Former spy chief to be prosecuted
The Seoul Central District Prosecutors Office said yesterday that it will press charges against Won Sei-hoon, who headed the National Intelligence Service from 2009 till February this year, for election law violation as well as breach of the agency’s internal code of conduct, which requires political neutrality for all of its members.
A special investigation team of the prosecutors launched a probe in April to find out if there were systemic efforts inside the National Intelligence Service to influence domestic politics.

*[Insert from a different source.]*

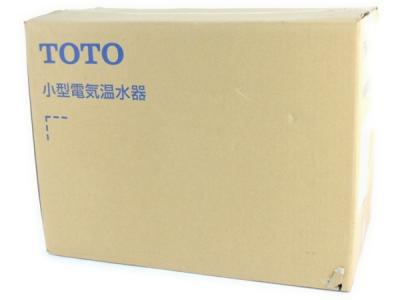 TOTO 小型電気温水器 REW06A1B1H 湯ぽっと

The prosecution suspected that officials from the now-disbanded psychological operations bureau had conducted an online smear campaign against Moon Jae-in, the opposition Democratic Party candidate, in the run-up to the Dec. 19 presidential election.
The prosecutors also investigated the suspicion that Kim Yong-pan, former chief of the Seoul Metropolitan Police Agency, had tried to cover up the scandal and said yesterday it will press charges against him for violating the election law and abuse of power.
After the Democrats made their first accusations against the NIS on the eve of the presidential election, the police conducted an initial probe and announced around 11 p.m. on Dec. 16, 2012 that the investigation found no grounds to substantiate the allegation.
Park won the election three days later, and the police announced on Jan. 3 that it found evidence that an NIS agent had been involved in the cyber smear campaign.
While pressing charges against Won and Kim, the prosecution said it won’t take them into custody.
The prosecution said its investigation found that Won ordered the expansion of the psychological operations bureau after he took office.
In major elections, the bureau was suspected of conducting smear campaigns against opposition candidates by calling them “pro-Pyongyang” and prosecutors believe Won was briefed about the operations.
The prosecution, however, decided not to seek a detention warrant because it has no hard evidence to back up the suspicion that Won had actually ordered the NIS to intervene in the elections. The prosecutors concluded that Won could be held accountable for his mismanagement of the agency, but it would be difficult to prosecute him for ordering the operations.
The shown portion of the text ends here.